The corporation, upon such change in its name, is in no sense a new corporation, nor the
successor of the original one, but remains and continues to be the original corporation. It is the
same corporation with a different name, and its character is in no respect changed. ... (6
Fletcher, Cyclopedia of the Law of Private Corporations, 224-225, citing cases.)
As correctly pointed out by appellant, the approval by the stockholders of the
amendment of its articles of incorporation changing the name "The Yek Tong Lin Fire & Marine
Insurance Co., Ltd." to "Philippine First Insurance Co., Inc." on March 8, 1961, did not
automatically change the name of said corporation on that date.
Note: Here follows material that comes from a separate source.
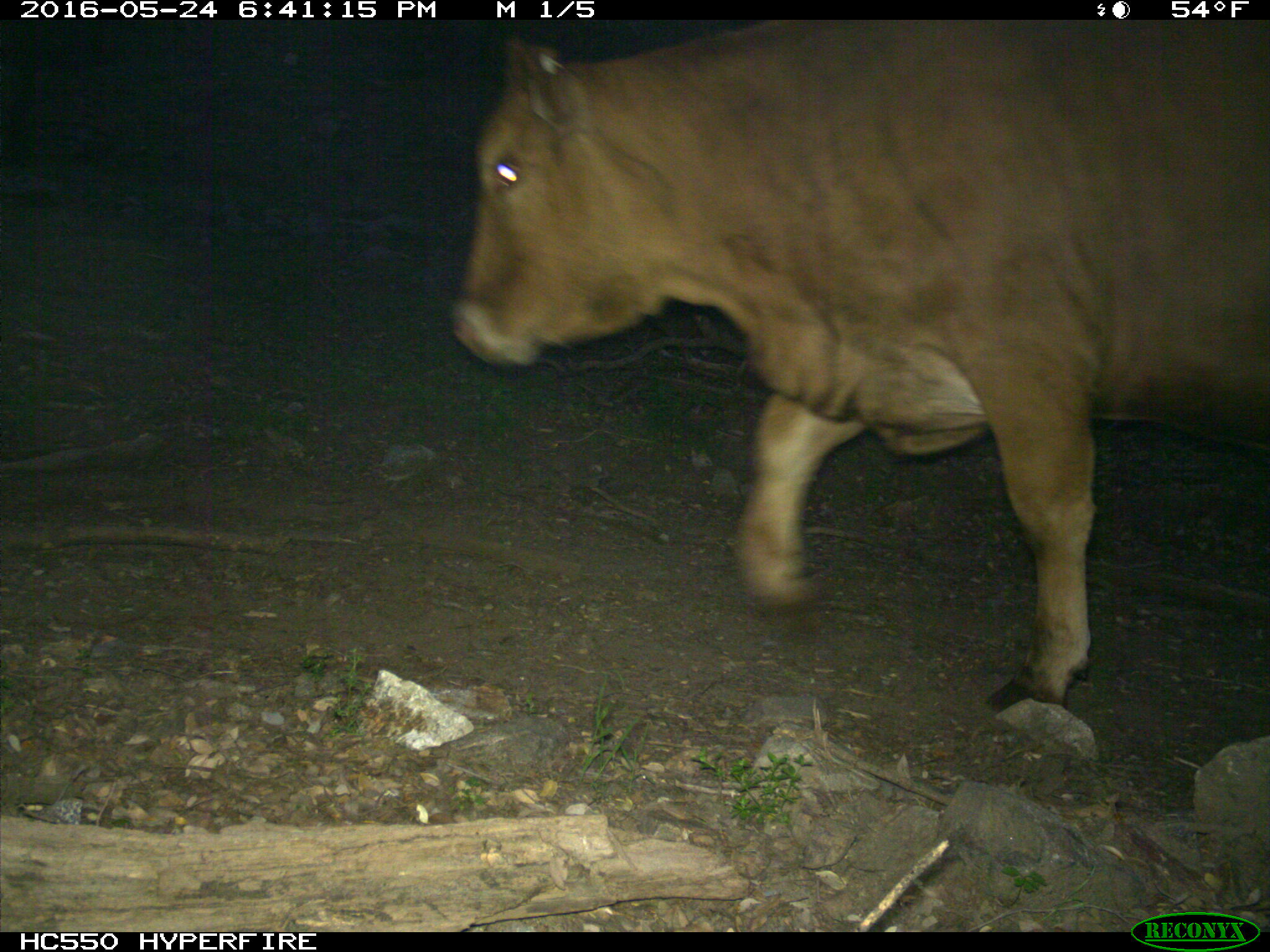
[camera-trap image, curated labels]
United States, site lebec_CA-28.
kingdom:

To be effective, Section 18 of
the Corporation Law, earlier quoted, requires that "a copy of the articles of incorporation as
amended, duly certified to be correct by the president and the secretary of the corporation and
a majority of the board of directors or trustees, shall be filed with the Securities & Exchange
Commissioner", and it is only from the time of such filing, that "the corporation shall have the
same powers and it and the members and stockholders thereof shall thereafter be subject to
the same liabilities as if such amendment had been embraced in the original articles of
incorporation." It goes without saying then that appellant rightly acted in its old name when on
May 15, 1961, it entered into the indemnity agreement, Annex A, with the defendant-appellees;
for only after the filing of the amended articles of incorporation with the Securities & Exchange
Commission on May 26, 1961, did appellant legally acquire its new name; and it was perfectly
right for it to file the present case In that new name on December 6, 1961. Such is, but the
logical effect of the change of name of the corporation upon its actions.
Therefore, actions brought by a corporation after it has changed its name should be
brought under the new name although for the enforcement of rights existing at the time the
change was made. The change in the name of the corporation does not affect its right to bring
an action on a note given to the corporation under its former name.